- [Task directions]:
Locate the line containing "What spatial distance" in the material below; repeat it and every line after it, exactly as written.

- [Extracted records]:
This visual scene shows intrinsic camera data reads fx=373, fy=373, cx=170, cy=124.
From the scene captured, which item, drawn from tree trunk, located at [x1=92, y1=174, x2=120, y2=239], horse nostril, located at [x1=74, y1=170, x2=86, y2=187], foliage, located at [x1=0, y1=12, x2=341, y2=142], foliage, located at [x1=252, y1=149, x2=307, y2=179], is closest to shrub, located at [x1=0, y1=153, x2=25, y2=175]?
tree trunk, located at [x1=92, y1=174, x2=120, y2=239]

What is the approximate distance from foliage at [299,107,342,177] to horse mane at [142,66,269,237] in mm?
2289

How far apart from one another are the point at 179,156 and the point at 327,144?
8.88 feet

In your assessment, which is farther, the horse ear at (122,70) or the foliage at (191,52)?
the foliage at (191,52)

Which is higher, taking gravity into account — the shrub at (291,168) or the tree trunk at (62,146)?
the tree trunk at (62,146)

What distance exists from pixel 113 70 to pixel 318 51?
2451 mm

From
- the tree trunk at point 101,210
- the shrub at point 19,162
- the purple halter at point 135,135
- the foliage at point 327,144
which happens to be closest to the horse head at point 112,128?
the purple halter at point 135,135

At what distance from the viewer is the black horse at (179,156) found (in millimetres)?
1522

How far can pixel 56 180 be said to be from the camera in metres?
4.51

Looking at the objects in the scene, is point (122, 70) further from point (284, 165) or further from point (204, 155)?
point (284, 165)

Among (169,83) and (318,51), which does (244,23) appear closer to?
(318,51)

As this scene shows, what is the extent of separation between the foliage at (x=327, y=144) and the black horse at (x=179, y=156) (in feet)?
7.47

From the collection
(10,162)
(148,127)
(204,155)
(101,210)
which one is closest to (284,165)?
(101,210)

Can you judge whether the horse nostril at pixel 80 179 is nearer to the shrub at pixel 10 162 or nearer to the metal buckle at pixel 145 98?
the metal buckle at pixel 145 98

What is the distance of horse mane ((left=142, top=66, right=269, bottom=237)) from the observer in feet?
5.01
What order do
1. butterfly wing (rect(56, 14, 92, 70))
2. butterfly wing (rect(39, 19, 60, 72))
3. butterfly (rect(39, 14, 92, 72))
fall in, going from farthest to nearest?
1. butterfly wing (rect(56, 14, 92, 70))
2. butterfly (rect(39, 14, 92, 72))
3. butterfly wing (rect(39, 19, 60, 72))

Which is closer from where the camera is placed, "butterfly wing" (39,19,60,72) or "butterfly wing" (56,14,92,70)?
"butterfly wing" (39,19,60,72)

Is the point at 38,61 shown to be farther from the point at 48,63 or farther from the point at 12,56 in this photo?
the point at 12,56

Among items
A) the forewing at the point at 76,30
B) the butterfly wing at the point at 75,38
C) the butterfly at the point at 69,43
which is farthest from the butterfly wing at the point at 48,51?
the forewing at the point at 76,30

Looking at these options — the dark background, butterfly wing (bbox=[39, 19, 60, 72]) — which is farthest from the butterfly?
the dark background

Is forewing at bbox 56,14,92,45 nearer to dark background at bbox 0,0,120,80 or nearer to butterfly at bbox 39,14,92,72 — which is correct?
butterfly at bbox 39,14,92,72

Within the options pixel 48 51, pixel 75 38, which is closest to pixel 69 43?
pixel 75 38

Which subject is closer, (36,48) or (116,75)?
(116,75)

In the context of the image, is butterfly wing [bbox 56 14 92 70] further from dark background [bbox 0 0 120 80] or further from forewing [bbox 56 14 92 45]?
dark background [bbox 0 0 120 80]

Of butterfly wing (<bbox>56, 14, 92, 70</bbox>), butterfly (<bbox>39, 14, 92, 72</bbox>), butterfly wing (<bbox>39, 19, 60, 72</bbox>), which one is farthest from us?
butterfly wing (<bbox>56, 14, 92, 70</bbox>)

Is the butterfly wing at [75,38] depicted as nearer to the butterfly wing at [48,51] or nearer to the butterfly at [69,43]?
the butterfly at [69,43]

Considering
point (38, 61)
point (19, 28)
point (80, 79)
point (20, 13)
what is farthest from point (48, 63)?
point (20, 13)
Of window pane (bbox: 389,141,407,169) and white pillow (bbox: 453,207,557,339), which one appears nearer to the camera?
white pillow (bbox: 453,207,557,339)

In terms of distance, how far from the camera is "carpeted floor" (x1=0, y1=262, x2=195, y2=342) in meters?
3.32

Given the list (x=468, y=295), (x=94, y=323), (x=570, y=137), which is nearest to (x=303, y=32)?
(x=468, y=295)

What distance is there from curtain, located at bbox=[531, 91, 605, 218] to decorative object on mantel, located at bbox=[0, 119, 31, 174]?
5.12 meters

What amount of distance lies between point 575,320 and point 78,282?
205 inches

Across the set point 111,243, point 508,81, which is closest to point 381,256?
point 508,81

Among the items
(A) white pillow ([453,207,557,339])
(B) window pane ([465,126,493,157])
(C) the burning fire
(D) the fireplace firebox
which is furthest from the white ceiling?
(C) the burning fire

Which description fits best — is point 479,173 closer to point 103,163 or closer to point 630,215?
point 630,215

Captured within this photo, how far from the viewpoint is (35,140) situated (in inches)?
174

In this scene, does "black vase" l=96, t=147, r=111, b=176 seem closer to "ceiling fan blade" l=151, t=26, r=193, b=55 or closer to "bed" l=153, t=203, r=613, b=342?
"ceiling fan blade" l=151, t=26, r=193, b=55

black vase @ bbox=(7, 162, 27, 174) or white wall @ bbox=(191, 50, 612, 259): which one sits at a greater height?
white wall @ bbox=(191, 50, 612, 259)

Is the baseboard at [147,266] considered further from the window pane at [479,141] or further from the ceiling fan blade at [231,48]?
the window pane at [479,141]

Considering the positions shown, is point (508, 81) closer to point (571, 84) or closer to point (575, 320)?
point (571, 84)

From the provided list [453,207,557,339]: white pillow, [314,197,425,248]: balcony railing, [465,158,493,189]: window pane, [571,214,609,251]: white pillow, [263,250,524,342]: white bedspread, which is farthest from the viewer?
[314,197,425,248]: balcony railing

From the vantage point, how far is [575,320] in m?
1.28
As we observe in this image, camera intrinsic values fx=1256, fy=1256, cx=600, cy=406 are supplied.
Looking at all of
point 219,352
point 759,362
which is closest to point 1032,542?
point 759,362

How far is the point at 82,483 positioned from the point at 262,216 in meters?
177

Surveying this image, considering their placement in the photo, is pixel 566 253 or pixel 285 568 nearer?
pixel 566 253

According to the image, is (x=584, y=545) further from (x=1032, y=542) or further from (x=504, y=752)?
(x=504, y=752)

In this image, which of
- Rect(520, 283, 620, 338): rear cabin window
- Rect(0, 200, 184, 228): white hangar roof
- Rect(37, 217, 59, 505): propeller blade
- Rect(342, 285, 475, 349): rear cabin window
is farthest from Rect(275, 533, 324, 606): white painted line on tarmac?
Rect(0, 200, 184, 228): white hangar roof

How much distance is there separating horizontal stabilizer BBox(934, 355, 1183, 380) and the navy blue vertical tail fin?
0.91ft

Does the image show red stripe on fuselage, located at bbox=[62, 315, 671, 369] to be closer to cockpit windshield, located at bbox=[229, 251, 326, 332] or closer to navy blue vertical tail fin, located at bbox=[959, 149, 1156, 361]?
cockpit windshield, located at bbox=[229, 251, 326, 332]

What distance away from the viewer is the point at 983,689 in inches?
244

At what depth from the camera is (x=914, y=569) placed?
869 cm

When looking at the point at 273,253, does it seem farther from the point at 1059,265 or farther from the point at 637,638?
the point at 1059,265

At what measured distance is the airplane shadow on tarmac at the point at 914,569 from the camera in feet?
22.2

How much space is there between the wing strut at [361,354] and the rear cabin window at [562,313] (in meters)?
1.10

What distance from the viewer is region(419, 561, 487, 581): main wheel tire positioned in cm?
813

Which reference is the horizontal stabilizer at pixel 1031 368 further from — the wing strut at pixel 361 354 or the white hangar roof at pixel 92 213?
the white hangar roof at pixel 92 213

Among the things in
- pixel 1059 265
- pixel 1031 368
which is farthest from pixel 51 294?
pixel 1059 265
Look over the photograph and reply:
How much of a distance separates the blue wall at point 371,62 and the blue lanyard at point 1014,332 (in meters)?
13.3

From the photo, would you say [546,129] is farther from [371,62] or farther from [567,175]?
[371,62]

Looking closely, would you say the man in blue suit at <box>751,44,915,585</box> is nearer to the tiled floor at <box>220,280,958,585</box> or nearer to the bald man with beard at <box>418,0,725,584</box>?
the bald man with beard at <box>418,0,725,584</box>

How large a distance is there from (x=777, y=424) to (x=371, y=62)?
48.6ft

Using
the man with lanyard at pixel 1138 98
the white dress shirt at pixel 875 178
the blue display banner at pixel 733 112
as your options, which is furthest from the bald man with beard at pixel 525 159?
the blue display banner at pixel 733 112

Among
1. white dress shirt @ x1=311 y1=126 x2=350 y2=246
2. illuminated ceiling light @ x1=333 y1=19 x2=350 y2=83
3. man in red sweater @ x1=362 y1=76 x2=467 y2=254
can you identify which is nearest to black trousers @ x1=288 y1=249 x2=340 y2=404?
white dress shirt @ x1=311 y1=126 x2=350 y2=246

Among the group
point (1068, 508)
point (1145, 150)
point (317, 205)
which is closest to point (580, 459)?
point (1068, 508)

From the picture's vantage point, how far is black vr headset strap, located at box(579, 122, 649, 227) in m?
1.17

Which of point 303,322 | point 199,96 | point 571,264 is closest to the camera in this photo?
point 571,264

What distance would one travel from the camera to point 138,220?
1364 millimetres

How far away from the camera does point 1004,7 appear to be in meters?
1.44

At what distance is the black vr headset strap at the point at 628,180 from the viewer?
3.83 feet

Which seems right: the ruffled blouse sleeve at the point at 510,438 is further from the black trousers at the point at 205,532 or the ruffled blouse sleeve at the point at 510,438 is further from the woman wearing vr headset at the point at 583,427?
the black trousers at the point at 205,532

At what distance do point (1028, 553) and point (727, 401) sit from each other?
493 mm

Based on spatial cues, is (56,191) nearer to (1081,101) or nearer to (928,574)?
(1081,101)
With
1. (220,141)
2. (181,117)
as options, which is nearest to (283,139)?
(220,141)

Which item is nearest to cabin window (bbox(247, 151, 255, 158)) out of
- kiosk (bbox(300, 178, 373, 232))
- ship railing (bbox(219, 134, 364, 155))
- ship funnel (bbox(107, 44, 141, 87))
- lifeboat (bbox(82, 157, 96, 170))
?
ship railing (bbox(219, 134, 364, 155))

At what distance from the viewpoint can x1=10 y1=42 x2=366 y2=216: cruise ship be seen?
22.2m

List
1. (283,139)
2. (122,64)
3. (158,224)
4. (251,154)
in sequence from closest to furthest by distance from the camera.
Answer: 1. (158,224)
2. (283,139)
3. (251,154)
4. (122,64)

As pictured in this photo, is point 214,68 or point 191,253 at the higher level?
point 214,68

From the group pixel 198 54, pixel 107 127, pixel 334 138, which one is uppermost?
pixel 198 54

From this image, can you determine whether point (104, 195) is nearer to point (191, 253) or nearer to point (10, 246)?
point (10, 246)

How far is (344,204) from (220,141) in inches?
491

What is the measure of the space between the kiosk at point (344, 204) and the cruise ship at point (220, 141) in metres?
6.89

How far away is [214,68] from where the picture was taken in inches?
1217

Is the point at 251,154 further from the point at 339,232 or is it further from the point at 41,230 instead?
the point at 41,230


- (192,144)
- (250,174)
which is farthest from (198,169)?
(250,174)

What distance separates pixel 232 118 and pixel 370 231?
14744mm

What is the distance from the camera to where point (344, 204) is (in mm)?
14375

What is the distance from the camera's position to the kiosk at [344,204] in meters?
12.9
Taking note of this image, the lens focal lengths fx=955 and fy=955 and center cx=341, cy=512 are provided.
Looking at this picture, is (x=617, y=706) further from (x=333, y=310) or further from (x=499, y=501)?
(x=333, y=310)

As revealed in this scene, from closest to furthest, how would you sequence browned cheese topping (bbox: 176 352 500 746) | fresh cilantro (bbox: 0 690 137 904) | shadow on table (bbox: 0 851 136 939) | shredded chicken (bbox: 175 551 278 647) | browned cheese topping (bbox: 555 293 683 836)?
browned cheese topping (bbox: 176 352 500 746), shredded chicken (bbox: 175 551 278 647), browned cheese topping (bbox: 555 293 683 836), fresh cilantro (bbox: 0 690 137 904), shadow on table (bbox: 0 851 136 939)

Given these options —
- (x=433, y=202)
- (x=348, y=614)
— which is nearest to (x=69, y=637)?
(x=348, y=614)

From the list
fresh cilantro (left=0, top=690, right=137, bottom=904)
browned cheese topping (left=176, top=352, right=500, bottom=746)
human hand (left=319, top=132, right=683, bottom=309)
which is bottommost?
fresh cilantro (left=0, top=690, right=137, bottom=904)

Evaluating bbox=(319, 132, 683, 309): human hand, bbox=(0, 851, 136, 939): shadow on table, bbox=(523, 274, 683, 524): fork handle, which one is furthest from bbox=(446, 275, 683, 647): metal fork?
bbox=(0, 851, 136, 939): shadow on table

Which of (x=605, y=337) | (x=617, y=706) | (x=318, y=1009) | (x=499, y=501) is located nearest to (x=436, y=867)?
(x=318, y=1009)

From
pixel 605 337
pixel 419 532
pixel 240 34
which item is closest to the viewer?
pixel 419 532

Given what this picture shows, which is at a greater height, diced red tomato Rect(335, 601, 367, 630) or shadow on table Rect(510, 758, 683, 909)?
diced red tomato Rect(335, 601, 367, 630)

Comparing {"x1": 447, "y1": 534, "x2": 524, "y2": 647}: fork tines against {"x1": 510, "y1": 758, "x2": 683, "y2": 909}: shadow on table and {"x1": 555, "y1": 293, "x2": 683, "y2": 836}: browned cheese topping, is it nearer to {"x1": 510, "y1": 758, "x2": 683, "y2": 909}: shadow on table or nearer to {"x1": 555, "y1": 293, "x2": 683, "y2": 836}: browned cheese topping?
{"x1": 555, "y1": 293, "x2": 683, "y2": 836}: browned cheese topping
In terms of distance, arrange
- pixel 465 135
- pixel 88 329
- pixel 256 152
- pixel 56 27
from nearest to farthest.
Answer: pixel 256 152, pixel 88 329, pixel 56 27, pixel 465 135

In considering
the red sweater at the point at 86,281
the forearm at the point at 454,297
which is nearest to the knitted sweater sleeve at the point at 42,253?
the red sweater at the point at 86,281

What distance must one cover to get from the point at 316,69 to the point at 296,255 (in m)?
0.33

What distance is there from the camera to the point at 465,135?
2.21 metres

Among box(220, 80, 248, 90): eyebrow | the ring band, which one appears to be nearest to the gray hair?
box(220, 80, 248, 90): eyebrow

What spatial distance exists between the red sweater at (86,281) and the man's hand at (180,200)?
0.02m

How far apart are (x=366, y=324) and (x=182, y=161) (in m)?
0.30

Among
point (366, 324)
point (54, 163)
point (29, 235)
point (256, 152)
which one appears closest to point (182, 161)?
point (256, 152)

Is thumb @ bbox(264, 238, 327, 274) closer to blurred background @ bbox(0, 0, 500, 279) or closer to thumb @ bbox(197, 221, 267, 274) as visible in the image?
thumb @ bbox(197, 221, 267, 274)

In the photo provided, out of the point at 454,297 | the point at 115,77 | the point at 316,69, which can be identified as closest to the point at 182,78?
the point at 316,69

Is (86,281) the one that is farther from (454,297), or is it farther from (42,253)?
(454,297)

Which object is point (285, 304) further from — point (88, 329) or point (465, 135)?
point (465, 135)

- [Response to the task]:
What spatial distance exists between the red sweater at (86,281) and the man's hand at (180,200)?
0.02m

How far apart are (x=366, y=324) and (x=182, y=161) (in m)?
0.30

Among
point (366, 324)
point (54, 163)
point (29, 235)
point (256, 152)
which one appears closest to point (182, 161)?
point (256, 152)

Is thumb @ bbox(264, 238, 327, 274) closer to blurred background @ bbox(0, 0, 500, 279) or closer to thumb @ bbox(197, 221, 267, 274) as visible in the image?
thumb @ bbox(197, 221, 267, 274)

In the photo provided, out of the point at 454,297 | the point at 115,77 | the point at 316,69, which can be identified as closest to the point at 182,78?
the point at 316,69

Is (86,281) the one that is farther from (454,297), or is it farther from (42,253)?
(454,297)

Which object is point (285, 304) further from — point (88, 329) or point (465, 135)?
point (465, 135)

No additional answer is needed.